Learn how to use the Mux Robots API to run AI-powered workflows on your videos, including summarization, moderation, chapter generation, and more.
The Mux Robots API uses AI to extract structured data from your videos. Instead of integrating third-party AI services, managing async job queues, handling retries and failures, and writing custom glue code to tie it all together, you can send a single API request with an asset ID and get results back directly.

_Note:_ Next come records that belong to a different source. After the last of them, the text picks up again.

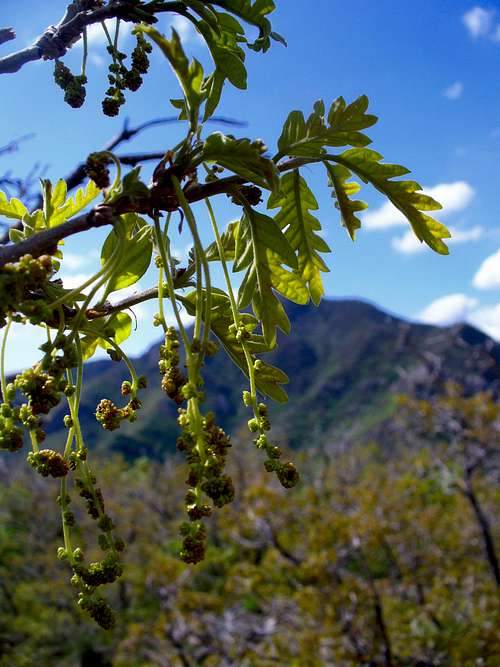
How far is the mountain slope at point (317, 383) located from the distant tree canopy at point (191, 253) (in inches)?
2281

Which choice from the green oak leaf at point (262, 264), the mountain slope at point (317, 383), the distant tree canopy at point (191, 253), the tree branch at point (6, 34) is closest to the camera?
the distant tree canopy at point (191, 253)

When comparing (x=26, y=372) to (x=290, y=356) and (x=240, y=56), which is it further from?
(x=290, y=356)

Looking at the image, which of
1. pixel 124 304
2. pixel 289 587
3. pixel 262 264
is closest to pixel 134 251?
pixel 124 304

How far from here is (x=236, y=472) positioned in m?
25.2

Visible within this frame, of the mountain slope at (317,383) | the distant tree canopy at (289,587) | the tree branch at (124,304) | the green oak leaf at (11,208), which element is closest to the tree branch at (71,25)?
the green oak leaf at (11,208)

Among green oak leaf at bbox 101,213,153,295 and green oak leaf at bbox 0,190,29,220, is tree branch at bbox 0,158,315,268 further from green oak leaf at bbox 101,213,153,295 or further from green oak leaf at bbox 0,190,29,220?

The Robots API is our recommended, batteries-included approach for adding AI to your video workflows — it handles model selection, prompting, retries, and webhook delivery so you can focus on using the results.
Need more control?
If you want to build your own AI workflows from lower-level primitives (transcripts, embeddings, custom prompts, your choice of LLM provider), check out @mux/ai — our open-source TypeScript SDK. It's a great fit when you need to customize the pipeline beyond what the Robots API exposes.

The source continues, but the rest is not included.